Иными словами, это ситуация, когда поколениям приходится жестко договариваться друг с другом. Эта ситуация может быть прекрасной, а может быть довольно жуткой. Мало того, речь же не только об одежде — речь идет о телесных нормах. Скажем, такая вещь, ставшая вполне мейнстримной, как пирсинг лица, например, носа или губы, который мы почти перестали замечать, до сих пор в глазах многих представителей старшего поколения немедленно маргинализирует человека или говорит о нем очень радикальные, очень рискованные вещи. То же самое связано с новой пластикой. Мода — это же не только то, что мы носим и как мы носим, мода — это как мы двигаемся и как мы ведем себя в своей одежде. Конечно, эта новая пластика для многих женщин старшего поколения кажется уродливой, неженственной или, наоборот, немужественной, когда речь идет о мальчиках. Иными словами, или договариваться, или ссориться, и это болезненная история.
Что такое постсоветская телесность?
Мы находимся в точке больших перемен, и наблюдать эти перемены, как всегда, очень интересно, но очень трудно. В 90-е сформировались очередные нормы идеального западного тела, женского и мужского. Мужское тело обязательно было в высшей степени холеным. Оно не обязательно было атлетическим, но оно было телом, которое уделяет себе очень много внимания. Женское тело, как мы помним, было худым, и, что еще важнее, — женское тело было одновременно в высшей степени ухоженным и абсолютно к себе безразличным.

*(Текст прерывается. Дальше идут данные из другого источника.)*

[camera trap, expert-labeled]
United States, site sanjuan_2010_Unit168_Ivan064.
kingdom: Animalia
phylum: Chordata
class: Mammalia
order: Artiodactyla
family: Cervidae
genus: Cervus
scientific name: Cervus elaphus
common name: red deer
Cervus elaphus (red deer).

Было очень много сделано для того, чтобы эти жесткие, безжалостные к обоим гендерам нормы менялись разными способами. Мы находимся сейчас в точке, где новое нормированное тело непонятно как устроено. Происходит много процессов. Один процесс, и его уже видно глазами, — это процесс отказа от экстремальной худобы как нормы красоты. Это медленный и тяжелый процесс. Другой процесс, связанный с ним, но более широкий, — это тема body positive, позитивного отношения к телу, каким бы оно ни было. Третий процесс находится вообще в другой области — это процесс принятия и приятия тела с инвалидностью и попытка говорить о красоте и норме в гораздо более широком смысле. Четвертый и самый незаметный процесс — это процесс пересмотра наших телесных и гигиенических привычек.

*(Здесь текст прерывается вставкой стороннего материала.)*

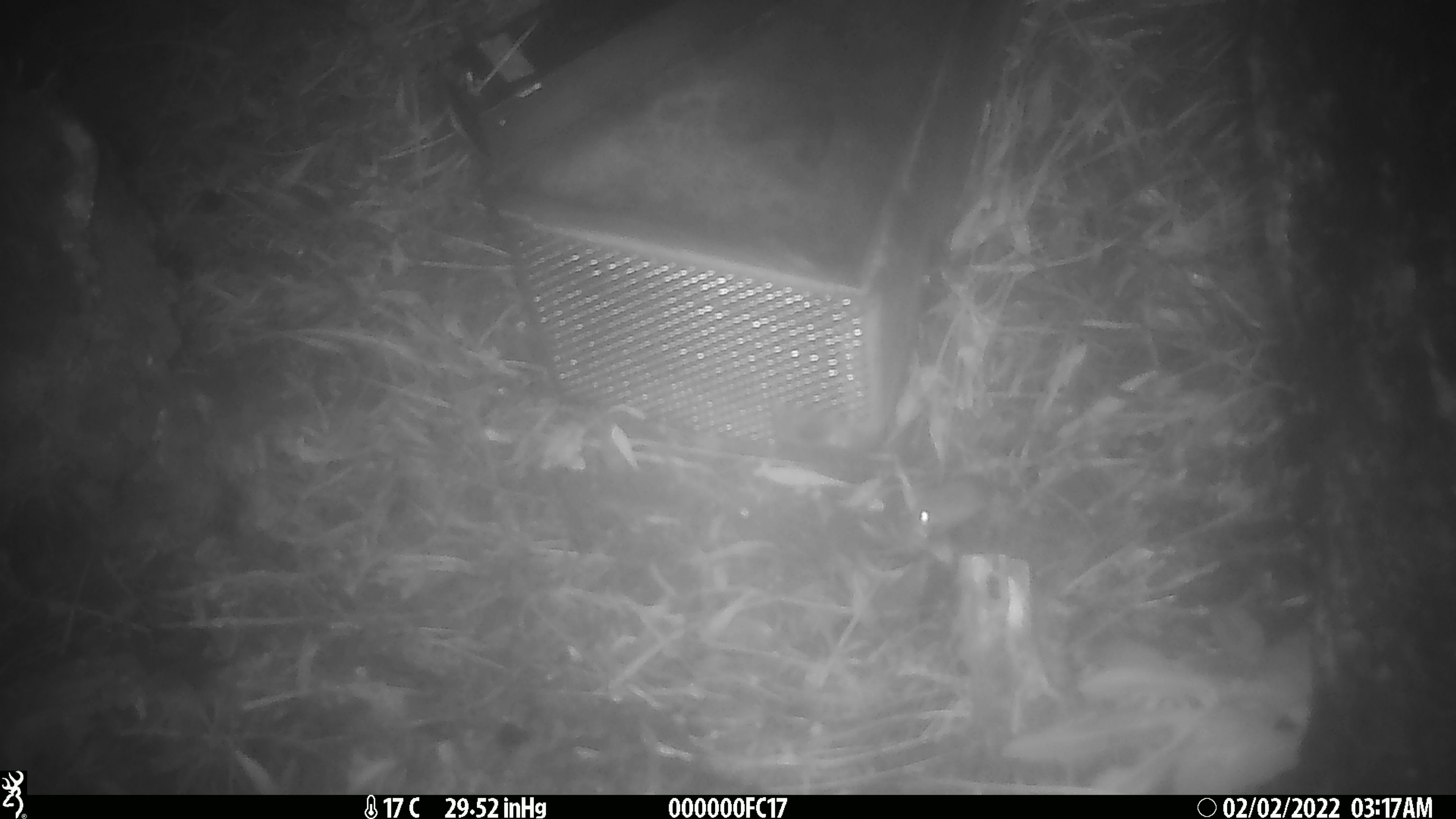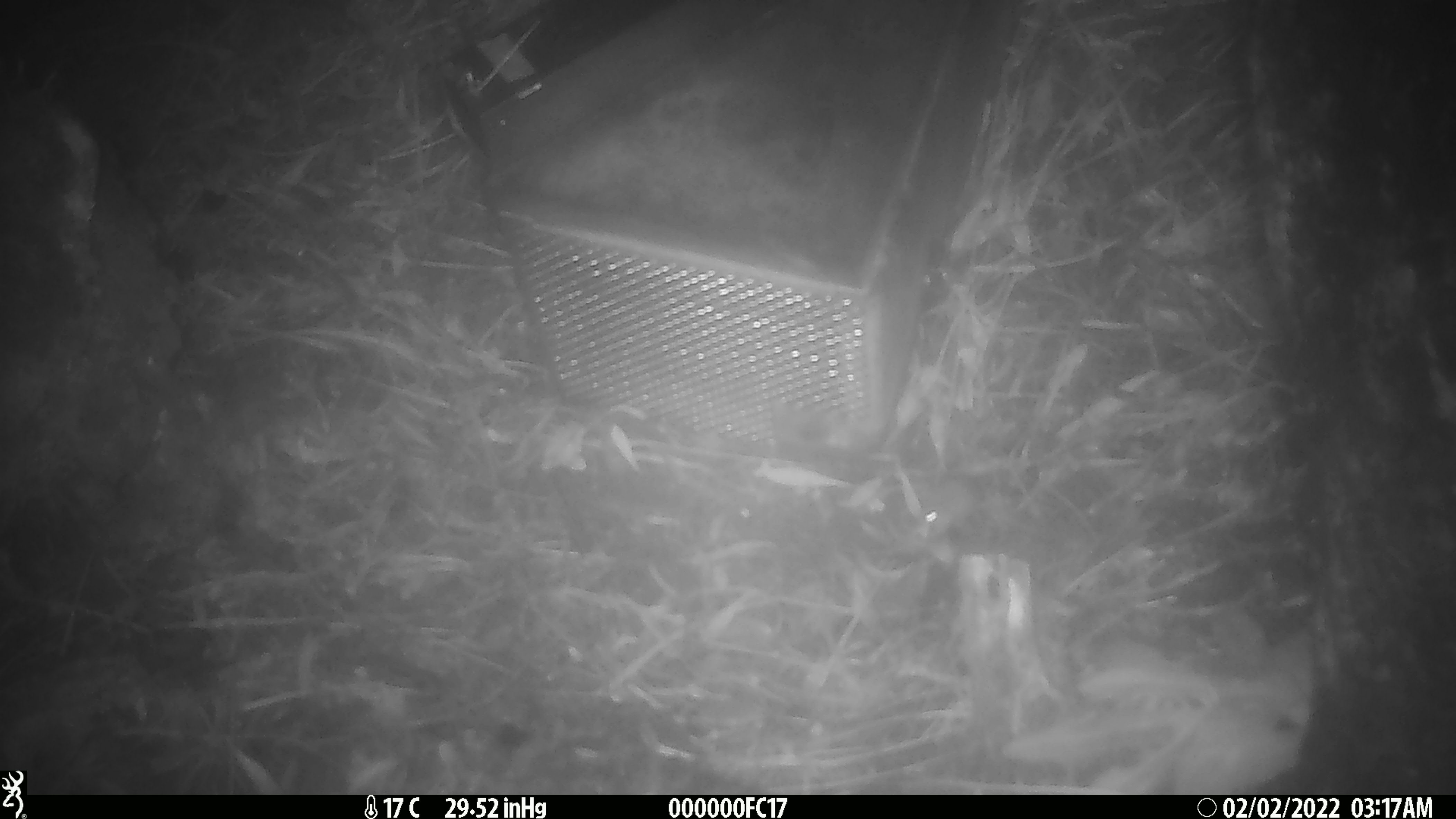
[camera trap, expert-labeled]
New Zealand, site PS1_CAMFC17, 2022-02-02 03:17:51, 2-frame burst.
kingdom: Animalia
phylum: Chordata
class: Mammalia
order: Rodentia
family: Muridae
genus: Mus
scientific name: Mus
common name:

Мы находимся в фантастической точке, где как раз рождается новое общественное тело. Каким оно будет — совершенно непонятно. Но если нас, российское общество, ждет очередной масштабный катаклизм, нам придется тяжелее, чем всем. Я боюсь, что нам опять придется танцевать от своих возможностей, а не от общих тенденций, но при этом общие тенденции пытаться инкорпорировать в свои возможности. Это огромная задача, дай нам бог как-нибудь с ней справиться; до сих пор мы справлялись.